All lines from the one containing "Patients wear caps" through the final line of the entries are to be written out verbatim; no other line is to be included.

▶ _SUPPLIED DATA_:

· · · ·

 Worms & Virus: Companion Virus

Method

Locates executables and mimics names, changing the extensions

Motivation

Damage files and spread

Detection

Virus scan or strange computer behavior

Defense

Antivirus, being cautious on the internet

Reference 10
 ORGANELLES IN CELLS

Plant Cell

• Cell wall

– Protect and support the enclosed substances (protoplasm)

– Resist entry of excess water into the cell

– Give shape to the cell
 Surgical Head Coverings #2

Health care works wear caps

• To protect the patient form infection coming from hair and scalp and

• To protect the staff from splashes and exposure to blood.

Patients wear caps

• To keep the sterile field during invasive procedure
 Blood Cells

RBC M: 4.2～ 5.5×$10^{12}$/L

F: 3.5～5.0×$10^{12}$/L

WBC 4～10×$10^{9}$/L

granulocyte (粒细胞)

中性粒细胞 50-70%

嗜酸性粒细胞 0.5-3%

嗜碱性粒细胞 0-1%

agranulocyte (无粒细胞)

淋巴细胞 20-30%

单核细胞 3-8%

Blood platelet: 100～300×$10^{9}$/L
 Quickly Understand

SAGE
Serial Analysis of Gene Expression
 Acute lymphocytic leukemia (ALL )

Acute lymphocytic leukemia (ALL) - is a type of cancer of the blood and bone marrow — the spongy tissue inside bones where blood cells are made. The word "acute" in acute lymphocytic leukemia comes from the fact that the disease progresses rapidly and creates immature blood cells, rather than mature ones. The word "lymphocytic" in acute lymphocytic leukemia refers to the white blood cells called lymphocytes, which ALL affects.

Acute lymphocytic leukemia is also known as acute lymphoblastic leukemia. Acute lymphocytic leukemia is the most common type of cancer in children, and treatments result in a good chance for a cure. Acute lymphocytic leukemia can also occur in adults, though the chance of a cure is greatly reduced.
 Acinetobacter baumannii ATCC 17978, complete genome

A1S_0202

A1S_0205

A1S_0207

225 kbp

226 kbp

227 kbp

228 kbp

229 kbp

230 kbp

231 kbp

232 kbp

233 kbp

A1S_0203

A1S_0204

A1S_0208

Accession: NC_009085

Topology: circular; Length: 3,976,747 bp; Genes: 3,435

· · · ·

▶ _EXERCISE SOLUTION_:
Patients wear caps

• To keep the sterile field during invasive procedure
 Blood Cells

RBC M: 4.2～ 5.5×$10^{12}$/L

F: 3.5～5.0×$10^{12}$/L

WBC 4～10×$10^{9}$/L

granulocyte (粒细胞)

中性粒细胞 50-70%

嗜酸性粒细胞 0.5-3%

嗜碱性粒细胞 0-1%

agranulocyte (无粒细胞)

淋巴细胞 20-30%

单核细胞 3-8%

Blood platelet: 100～300×$10^{9}$/L
 Quickly Understand

SAGE
Serial Analysis of Gene Expression
 Acute lymphocytic leukemia (ALL )

Acute lymphocytic leukemia (ALL) - is a type of cancer of the blood and bone marrow — the spongy tissue inside bones where blood cells are made. The word "acute" in acute lymphocytic leukemia comes from the fact that the disease progresses rapidly and creates immature blood cells, rather than mature ones. The word "lymphocytic" in acute lymphocytic leukemia refers to the white blood cells called lymphocytes, which ALL affects.

Acute lymphocytic leukemia is also known as acute lymphoblastic leukemia. Acute lymphocytic leukemia is the most common type of cancer in children, and treatments result in a good chance for a cure. Acute lymphocytic leukemia can also occur in adults, though the chance of a cure is greatly reduced.
 Acinetobacter baumannii ATCC 17978, complete genome

A1S_0202

A1S_0205

A1S_0207

225 kbp

226 kbp

227 kbp

228 kbp

229 kbp

230 kbp

231 kbp

232 kbp

233 kbp

A1S_0203

A1S_0204

A1S_0208

Accession: NC_009085

Topology: circular; Length: 3,976,747 bp; Genes: 3,435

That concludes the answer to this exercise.